[Excerpts from a spatial dataset]
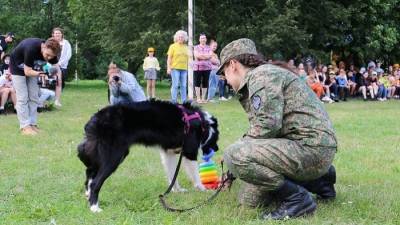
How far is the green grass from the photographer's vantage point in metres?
4.15

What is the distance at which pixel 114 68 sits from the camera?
23.5ft

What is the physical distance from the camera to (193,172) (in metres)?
5.23

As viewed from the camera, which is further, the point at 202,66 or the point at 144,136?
the point at 202,66

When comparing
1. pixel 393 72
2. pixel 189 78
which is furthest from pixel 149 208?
pixel 393 72

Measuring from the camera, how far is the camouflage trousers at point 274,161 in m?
3.96

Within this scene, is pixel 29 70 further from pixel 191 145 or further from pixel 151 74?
pixel 151 74

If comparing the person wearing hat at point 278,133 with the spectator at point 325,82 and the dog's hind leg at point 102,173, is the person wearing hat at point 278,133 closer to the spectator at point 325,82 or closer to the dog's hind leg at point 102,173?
the dog's hind leg at point 102,173

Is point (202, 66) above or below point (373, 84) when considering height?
above

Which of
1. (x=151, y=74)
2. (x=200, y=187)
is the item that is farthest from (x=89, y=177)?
(x=151, y=74)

WHAT YOU HAVE TO DO:
Write out the material above again, word for word, minus its pictures.

FINAL RESULT:
How far is the green grass from the photographer's vantage point in metres?
4.15

What is the distance at which pixel 114 68 sits from the camera?
23.5ft

What is the physical distance from the camera to (193,172) (in metres)?
5.23

As viewed from the camera, which is further, the point at 202,66 or the point at 144,136?
the point at 202,66

When comparing
1. pixel 393 72
2. pixel 189 78
which is furthest from pixel 149 208?
pixel 393 72

Measuring from the camera, how far is the camouflage trousers at point 274,161 in m?
3.96

Within this scene, is pixel 29 70 further from pixel 191 145 or further from pixel 151 74?
pixel 151 74

If comparing the person wearing hat at point 278,133 with the spectator at point 325,82 and the dog's hind leg at point 102,173, is the person wearing hat at point 278,133 closer to the spectator at point 325,82 or closer to the dog's hind leg at point 102,173?
the dog's hind leg at point 102,173

Is point (202, 66) above or below point (373, 84) when considering height?
above

Which of
1. (x=151, y=74)
2. (x=200, y=187)
is the item that is farthest from (x=89, y=177)?
(x=151, y=74)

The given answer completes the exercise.